07 泉に咲いた花

最初、この世界は塩の海だった。
そこに降り立ったのは一人の女。
女は塩の海に、水を与えた。
水は塩を飲み込み、海は水を湛えたものとなった。
そして、水に飲まれなかった塩はやがて陸地を形成し、女はその陸地に『命』を無数に生み出した。
そして、女はこの世界の『母』となり、唯一の神となった。
そして、人はその『母』の名を讃え、『母』の名を冠したこの世界を讃えた。
世界を創世せし女神シャイラーテと、この世界シャイラーテアを―――





「王子が言ったことに偽りがないのなら、貴女様は間違いなく女神の使徒『シャイラーツ』でいらっしゃいます」
エンディカが告げた言葉に、当初彼女はただぽかん、と大きな口をあけることしかできなかった。
聞いたところによると、この世界―シャイラーテアというらしい―には、一人の全知全能の女神『シャイラーテ』と呼ばれる神様がいるのだそうだ。だが、ただ一つの身で全てを見渡し、手を差し伸べることは女神様にとっても不可能らしい。
そのため、女神は人々の真に切なる願いを聞いたとき、自らの子供である者を女神の使徒『シャイラーツ』として自らの代わりに遣わすのだという。
だが、あいにく女神様を親に持ったことなど、彼女にはありはしない。ちゃんと元の世界に母親もいるし、父親もいる。彼女には、彼ら以外を自分の親と呼ぶ気はさらさらなかったし、勝手にそんな幻想を作り上げられても困る。だから、すぐさま否定したのだ。
だが、これに対して猛烈に反対してくれたのは、エンディカではなく、その場にいた、もう一人の少年。
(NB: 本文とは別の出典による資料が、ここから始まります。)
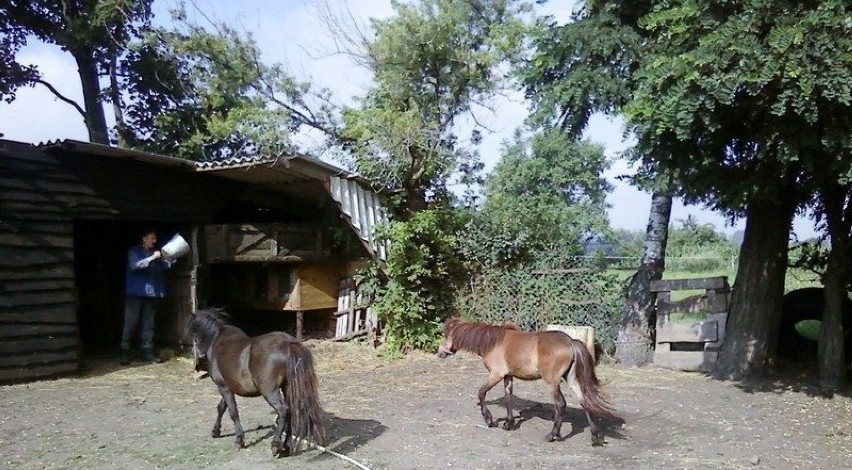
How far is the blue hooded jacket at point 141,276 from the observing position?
9.77m

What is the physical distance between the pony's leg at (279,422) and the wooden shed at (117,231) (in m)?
4.33

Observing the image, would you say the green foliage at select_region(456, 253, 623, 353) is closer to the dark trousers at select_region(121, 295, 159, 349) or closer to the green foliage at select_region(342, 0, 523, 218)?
the green foliage at select_region(342, 0, 523, 218)

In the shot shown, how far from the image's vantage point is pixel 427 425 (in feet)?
21.8

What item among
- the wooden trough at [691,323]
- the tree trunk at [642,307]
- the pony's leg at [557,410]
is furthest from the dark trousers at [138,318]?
the wooden trough at [691,323]

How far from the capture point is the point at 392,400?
784 centimetres

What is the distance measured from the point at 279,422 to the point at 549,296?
20.0 ft

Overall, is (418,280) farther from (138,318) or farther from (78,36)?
(78,36)

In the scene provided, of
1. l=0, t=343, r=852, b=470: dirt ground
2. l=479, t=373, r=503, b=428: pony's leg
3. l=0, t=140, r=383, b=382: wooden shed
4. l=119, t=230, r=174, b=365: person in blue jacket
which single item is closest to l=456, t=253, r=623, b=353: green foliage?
l=0, t=343, r=852, b=470: dirt ground

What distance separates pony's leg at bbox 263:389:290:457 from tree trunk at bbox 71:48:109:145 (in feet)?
52.7

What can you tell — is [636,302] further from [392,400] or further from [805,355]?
[392,400]

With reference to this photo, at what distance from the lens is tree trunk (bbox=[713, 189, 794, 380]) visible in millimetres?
8750

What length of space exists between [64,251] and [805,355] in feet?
35.5

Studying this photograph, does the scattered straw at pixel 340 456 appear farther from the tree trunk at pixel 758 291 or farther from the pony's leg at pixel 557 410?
the tree trunk at pixel 758 291

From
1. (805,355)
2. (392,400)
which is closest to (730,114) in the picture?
(392,400)
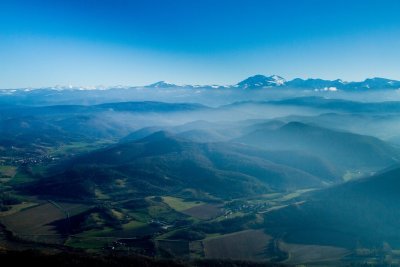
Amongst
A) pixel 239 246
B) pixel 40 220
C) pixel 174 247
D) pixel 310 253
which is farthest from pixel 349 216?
pixel 40 220

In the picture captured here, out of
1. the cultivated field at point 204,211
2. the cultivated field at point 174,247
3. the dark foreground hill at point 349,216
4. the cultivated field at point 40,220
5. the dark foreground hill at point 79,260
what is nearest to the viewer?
the dark foreground hill at point 79,260

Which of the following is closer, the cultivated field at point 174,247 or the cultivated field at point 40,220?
the cultivated field at point 174,247

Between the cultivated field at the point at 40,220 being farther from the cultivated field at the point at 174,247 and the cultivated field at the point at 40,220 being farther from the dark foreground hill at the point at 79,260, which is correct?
the dark foreground hill at the point at 79,260

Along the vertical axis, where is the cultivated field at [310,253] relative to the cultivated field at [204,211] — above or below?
above

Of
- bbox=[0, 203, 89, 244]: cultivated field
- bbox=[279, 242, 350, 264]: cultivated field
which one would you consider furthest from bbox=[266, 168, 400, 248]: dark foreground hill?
bbox=[0, 203, 89, 244]: cultivated field

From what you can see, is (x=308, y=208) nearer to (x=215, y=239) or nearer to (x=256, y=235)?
(x=256, y=235)

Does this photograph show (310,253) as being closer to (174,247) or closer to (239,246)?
(239,246)

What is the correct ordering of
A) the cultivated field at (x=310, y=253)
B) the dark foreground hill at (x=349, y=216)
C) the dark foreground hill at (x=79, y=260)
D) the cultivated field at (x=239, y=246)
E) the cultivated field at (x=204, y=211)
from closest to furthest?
1. the dark foreground hill at (x=79, y=260)
2. the cultivated field at (x=310, y=253)
3. the cultivated field at (x=239, y=246)
4. the dark foreground hill at (x=349, y=216)
5. the cultivated field at (x=204, y=211)

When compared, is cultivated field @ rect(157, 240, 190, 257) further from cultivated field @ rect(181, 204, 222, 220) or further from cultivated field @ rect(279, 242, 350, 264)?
cultivated field @ rect(181, 204, 222, 220)

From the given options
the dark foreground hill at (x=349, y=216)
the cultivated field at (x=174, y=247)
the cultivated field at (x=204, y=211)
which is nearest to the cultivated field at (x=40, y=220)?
the cultivated field at (x=174, y=247)

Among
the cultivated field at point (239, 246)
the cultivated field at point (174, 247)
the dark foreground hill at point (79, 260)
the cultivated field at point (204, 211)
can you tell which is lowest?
the cultivated field at point (204, 211)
彼女が今現在、存在する国リテリールの第3王子ライテッシャだった。
「ありえない!シャイラーツ様じゃないなんて!」
「いや、そういわれても私は何もないわけだし」
金髪の髪に碧色の瞳を持った、利発そうな顔をした美少年が憤っているのを見たときには、正直彼女は困った。彼は彼女を女神の使徒シャイラーツだと言い張るが、彼女は自分がそんなものなどではないと分かっているし、嘘をついて彼を騙すのも嫌だった。
だから、はっきり否定したのに。
それなのに。
「だって、じゃあ貴女があんな神々しすぎるくらいに『祈りの泉』に現れた経緯はどう説明する気さ!?僕は、僕は…!」

――本当に、女神の使徒様が現れたと思ったのに。
ライテッシャが、今にも泣きそうな顔で彼女を睨む。

そんなこといわれたって、私は知らない―――

彼女はそう言いたかった。
だが、ライテッシャが持つ何か切羽詰ったような雰囲気に、そう言うのが憚られる。まるで何かを思いつめているかのように見えて、拒絶の言葉を言うのが心苦しい。
「王子、そのくらいになさいませ。彼女もまた混乱しておられるのです。あなたがそう無理に責めてどうするおつもりですか」
エンディカの制止する声に、ライテッシャはやっと口を噤んだ。エンディカは、ライテッシャに落ち着くように言うと、先程と同じ飲み物を彼に手渡した。それを彼がしぶしぶ飲んでいる間に、エンディカは彼女へと向き直る。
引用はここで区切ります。